Material to process

_____

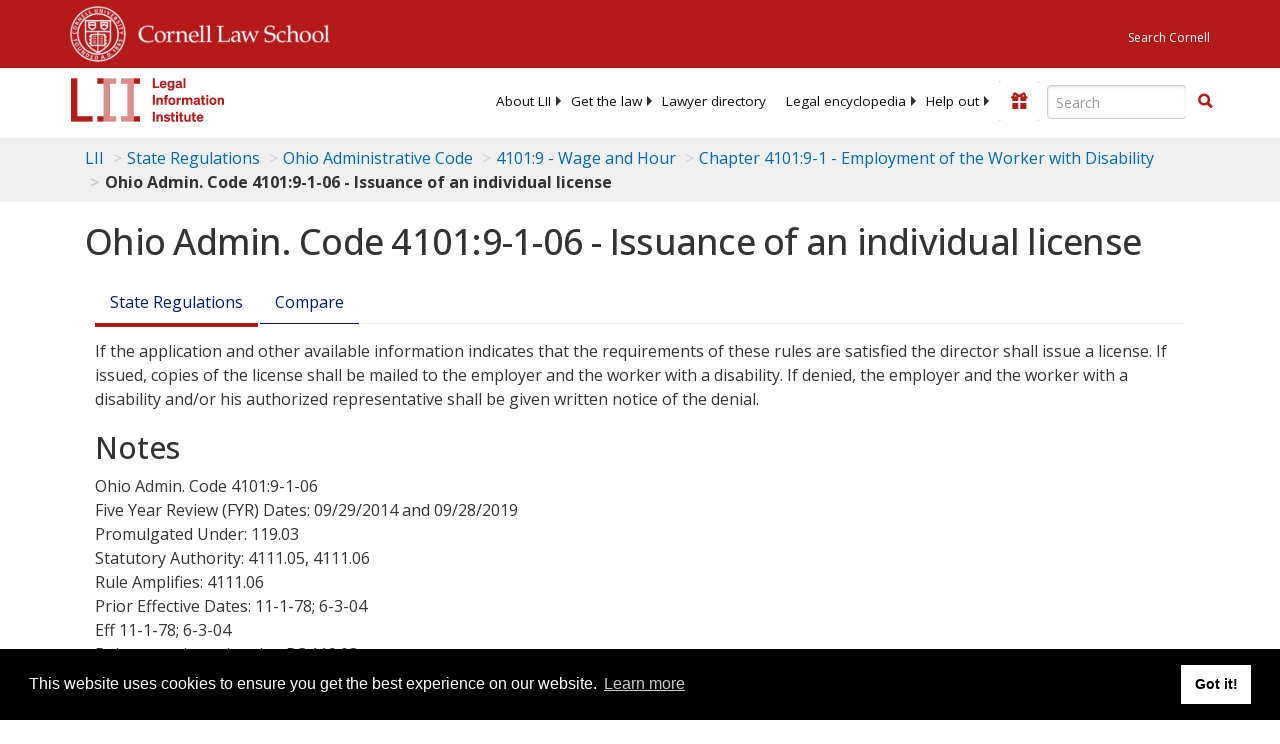

--- FILE ---
content_type: text/html; charset=UTF-8
request_url: https://www.law.cornell.edu/ajax/lii-fundraiser.php
body_size: 13
content:
{"enabled":"0","omitted":false,"onpage":"\/regulations\/ohio\/Ohio-Admin-Code-4101-9-1-06"}

--- FILE ---
content_type: text/html; charset=utf-8
request_url: https://www.google.com/recaptcha/api2/aframe
body_size: 265
content:
<!DOCTYPE HTML><html><head><meta http-equiv="content-type" content="text/html; charset=UTF-8"></head><body><script nonce="uNtND06xa7Ypqdg81qTQsg">/** Anti-fraud and anti-abuse applications only. See google.com/recaptcha */ try{var clients={'sodar':'https://pagead2.googlesyndication.com/pagead/sodar?'};window.addEventListener("message",function(a){try{if(a.source===window.parent){var b=JSON.parse(a.data);var c=clients[b['id']];if(c){var d=document.createElement('img');d.src=c+b['params']+'&rc='+(localStorage.getItem("rc::a")?sessionStorage.getItem("rc::b"):"");window.document.body.appendChild(d);sessionStorage.setItem("rc::e",parseInt(sessionStorage.getItem("rc::e")||0)+1);localStorage.setItem("rc::h",'1769257009902');}}}catch(b){}});window.parent.postMessage("_grecaptcha_ready", "*");}catch(b){}</script></body></html>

_____

Aim of the exercise
Each line of the listing must be restated word for word, and the pictures left out.

Answer
--- FILE ---
content_type: text/html; charset=UTF-8
request_url: https://www.law.cornell.edu/ajax/lii-fundraiser.php
body_size: 13
content:
{"enabled":"0","omitted":false,"onpage":"\/regulations\/ohio\/Ohio-Admin-Code-4101-9-1-06"}

--- FILE ---
content_type: text/html; charset=utf-8
request_url: https://www.google.com/recaptcha/api2/aframe
body_size: 265
content:
<!DOCTYPE HTML><html><head><meta http-equiv="content-type" content="text/html; charset=UTF-8"></head><body><script nonce="uNtND06xa7Ypqdg81qTQsg">/** Anti-fraud and anti-abuse applications only. See google.com/recaptcha */ try{var clients={'sodar':'https://pagead2.googlesyndication.com/pagead/sodar?'};window.addEventListener("message",function(a){try{if(a.source===window.parent){var b=JSON.parse(a.data);var c=clients[b['id']];if(c){var d=document.createElement('img');d.src=c+b['params']+'&rc='+(localStorage.getItem("rc::a")?sessionStorage.getItem("rc::b"):"");window.document.body.appendChild(d);sessionStorage.setItem("rc::e",parseInt(sessionStorage.getItem("rc::e")||0)+1);localStorage.setItem("rc::h",'1769257009902');}}}catch(b){}});window.parent.postMessage("_grecaptcha_ready", "*");}catch(b){}</script></body></html>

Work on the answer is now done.